------ Material supplied ------
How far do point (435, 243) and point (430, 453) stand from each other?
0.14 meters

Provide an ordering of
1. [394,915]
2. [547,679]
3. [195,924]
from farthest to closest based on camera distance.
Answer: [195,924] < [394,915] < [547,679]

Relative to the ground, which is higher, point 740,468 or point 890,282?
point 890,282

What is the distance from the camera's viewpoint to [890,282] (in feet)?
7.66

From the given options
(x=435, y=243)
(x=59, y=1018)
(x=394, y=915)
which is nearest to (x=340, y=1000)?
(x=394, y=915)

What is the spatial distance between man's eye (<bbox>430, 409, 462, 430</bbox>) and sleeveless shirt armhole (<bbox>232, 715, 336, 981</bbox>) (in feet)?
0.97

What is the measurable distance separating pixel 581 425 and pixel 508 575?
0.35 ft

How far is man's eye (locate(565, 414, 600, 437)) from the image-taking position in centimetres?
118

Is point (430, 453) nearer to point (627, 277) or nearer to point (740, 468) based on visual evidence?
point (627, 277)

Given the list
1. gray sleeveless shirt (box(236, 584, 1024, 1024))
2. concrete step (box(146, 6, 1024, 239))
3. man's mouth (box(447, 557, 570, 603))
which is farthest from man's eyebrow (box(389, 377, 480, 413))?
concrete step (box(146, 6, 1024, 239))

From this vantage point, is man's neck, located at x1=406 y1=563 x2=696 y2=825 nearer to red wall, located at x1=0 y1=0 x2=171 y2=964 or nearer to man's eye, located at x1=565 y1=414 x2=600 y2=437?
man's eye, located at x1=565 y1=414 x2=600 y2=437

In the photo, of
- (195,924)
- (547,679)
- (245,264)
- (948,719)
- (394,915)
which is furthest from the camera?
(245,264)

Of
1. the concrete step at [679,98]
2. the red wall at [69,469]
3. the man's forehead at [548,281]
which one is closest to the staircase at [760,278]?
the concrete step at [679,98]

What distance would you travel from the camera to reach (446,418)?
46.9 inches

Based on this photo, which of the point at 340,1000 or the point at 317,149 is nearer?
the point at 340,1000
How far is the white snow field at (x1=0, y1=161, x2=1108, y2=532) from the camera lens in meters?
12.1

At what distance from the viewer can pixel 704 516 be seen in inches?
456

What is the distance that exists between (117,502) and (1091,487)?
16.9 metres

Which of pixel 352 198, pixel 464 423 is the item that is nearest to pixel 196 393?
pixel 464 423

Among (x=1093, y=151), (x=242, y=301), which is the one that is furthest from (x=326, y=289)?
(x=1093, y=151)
------
Transcribe every entry verbatim.

Final answer:
How far do point (435, 243) and point (430, 453) stand from each other?
0.14 meters

Provide an ordering of
1. [394,915]
2. [547,679]
3. [195,924]
from farthest to closest based on camera distance.
Answer: [195,924] < [394,915] < [547,679]

Relative to the ground, which is higher, point 740,468 or point 890,282?
point 890,282

What is the distance from the camera's viewpoint to [890,282] (in feet)?
7.66

From the given options
(x=435, y=243)
(x=59, y=1018)
(x=394, y=915)
which is nearest to (x=340, y=1000)?
(x=394, y=915)

What is the spatial distance between man's eye (<bbox>430, 409, 462, 430</bbox>) and sleeveless shirt armhole (<bbox>232, 715, 336, 981</bbox>) (in feet)?
0.97

What is the measurable distance separating pixel 581 425 and pixel 508 575?
0.35 ft

How far is man's eye (locate(565, 414, 600, 437)) from the image-taking position in centimetres?
118

Is point (430, 453) nearer to point (627, 277) or nearer to point (740, 468) based on visual evidence?
point (627, 277)

Given the list
1. gray sleeveless shirt (box(236, 584, 1024, 1024))
2. concrete step (box(146, 6, 1024, 239))
3. man's mouth (box(447, 557, 570, 603))
which is farthest from man's eyebrow (box(389, 377, 480, 413))?
concrete step (box(146, 6, 1024, 239))

From this vantage point, is man's neck, located at x1=406 y1=563 x2=696 y2=825 nearer to red wall, located at x1=0 y1=0 x2=171 y2=964 or nearer to man's eye, located at x1=565 y1=414 x2=600 y2=437?
man's eye, located at x1=565 y1=414 x2=600 y2=437

In the photo, of
- (195,924)
- (547,679)
- (245,264)
- (948,719)
- (394,915)
which is furthest from the camera?
(245,264)

Of
1. the concrete step at [679,98]
2. the red wall at [69,469]
3. the man's forehead at [548,281]
which one is closest to the staircase at [760,278]?
the concrete step at [679,98]

What distance would you travel from the camera to reach (446,418)?
46.9 inches

Based on this photo, which of the point at 340,1000 or the point at 317,149 is nearer?
the point at 340,1000
How far is the white snow field at (x1=0, y1=161, x2=1108, y2=532) from the camera lens in meters?
12.1

At what distance from the viewer can pixel 704 516 be seen in inches?
456

What is the distance that exists between (117,502) and (1091,487)?
16.9 metres

Which of pixel 352 198, pixel 464 423 is the item that is nearest to pixel 196 393?
pixel 464 423

Among (x=1093, y=151), (x=242, y=301), which is the one that is furthest from (x=326, y=289)?
(x=1093, y=151)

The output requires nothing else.